**Trecho selecionado**
◇ ◇ ◇ ◇
De acordo com levantamento realizado pela Confederação Nacional dos Transportes (CNT), apenas 8,9% das estradas estão em perfeitas condições de trânsito. Isso explica, em parte, os dados coletados pela Polícia Rodoviária Federal (PRF), segundo os quais de janeiro a outubro as rodovias registraram 28.480 mil acidentes e 2.877 óbitos.

"O investimento na malha rodoviária tem de ser perene. Não é possível resolver o problema do Brasil em quatro anos, é preciso fazer um planejamento a longo prazo", critica o economista Marcus Quintella, diretor da área de Transportes da Fundação Getúlio Vargas (FGV), acrescentando a redução de investimentos no setor nos últimos quatro anos.

  • Rodovia SP-332 Reprodução/Redes sociais
  • Rodovia BR-334 Reprodução/redes sociais
  • BR-050 Reprodução/Redes sociais
  • Rodovia MG-267 (Campanha/MG) Reprodução/Redes sociais
  • Rodovia BR-174 (Beruri/AM) Redes sociais
  • Rodovia TO-296 (Paranã-Tocantins) Reproduções/Redes sociais

Desinvestimento

Isso, aliás, é corroborado pela 25ª edição da Pesquisa CNT de Rodovias. Em 2010, a aplicação de recursos pelo Ministério dos Transportes somaram R$ 26,6 bilhões — em valores de 2022 atualizados pela inflação. No final de 2021, a verba do governo federal destinada às rodovias foi de apenas R$ 7,6 bilhões, pouco mais de 1/3 do que era injetado pelo governo federal.

Diante da diminuição dos recursos, Quintella defende a concessão da malha rodoviária à iniciativa privada. "Não tem mágica. Só a iniciativa privada tem capacidade de investir e gerir rodovias. Mas essa gestão precisa ser fiscalizada pelo governo, porque, senão, as estradas podem ficar devendo em qualidade", alertou.

Ainda segundo o levantamento da CNT, o sistema de concessões trouxe benefícios para os usuários — que, ao final, se refletem em toda a cadeia econômica. Conforme ranking elaborado pela entidade, o melhor complexo viário é o da SP-334 que liga as cidades Cristais Paulistas a Ribeirão Preto, em São Paulo — entregue à administração privada. Já a pior do país é a TO-296, que liga Paranã a São Salvador do Tocantins.

De acordo com os dados coletados pela CNT, atualmente há 110,3 mil quilômetros de rodovias geridas por empresas. Ramon Goulart Cunha, especialista em Políticas e Indústria na Gerência Executiva de Infraestrutura da Confederação Nacional da Indústria (CNI), argumenta que a parceria com iniciativas privadas para a gestão das estradas fomenta a produtividade das empresas do setor secundário.
◇ ◇ ◇ ◇
**Questões de estudo**
(1) Reproduza o trecho sobre as rodovias brasileiras de "De acordo com levantamento" até "e 2.877 óbitos.", inclusive.
(2) Escreva a continuação do trecho sobre as rodovias brasileiras a partir da última frase apresentada.

**Dados**
◇ ◇ ◇ ◇
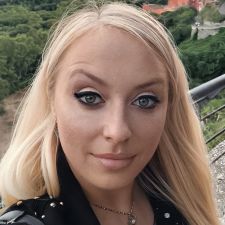 Freelancer Veronika S. — Włochy, Neapol. Specjalizacja — Język angielski, Usługi lektora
◇ ◇ ◇ ◇
**Respostas por item**
(1)
De acordo com levantamento realizado pela Confederação Nacional dos Transportes (CNT), apenas 8,9% das estradas estão em perfeitas condições de trânsito. Isso explica, em parte, os dados coletados pela Polícia Rodoviária Federal (PRF), segundo os quais de janeiro a outubro as rodovias registraram 28.480 mil acidentes e 2.877 óbitos.

(2)
"O fato de as rodovias pedagiadas proporcionarem maior segurança, agilidade e redução de custos às transportadoras e aos caminhoneiros, faz com que os empresários aumentem a produção e o faturamento", observa Goulart.

"Tão importante quanto construir, é manter", pontua o engenheiro civil e professor de Transportes da Universidade de Brasília (UnB), Fábio Zanchetta. Ele explica que há etapas importantes a serem consideradas quando o assunto são as rodovias. "Para que um projeto seja bem feito, temos que saber qual é a carga que está atuando, para poder dimensionar a estrutura de forma adequada. E no Brasil, historicamente, existe a dificuldade de caracterizar o tráfego sobre a rodovia", aponta.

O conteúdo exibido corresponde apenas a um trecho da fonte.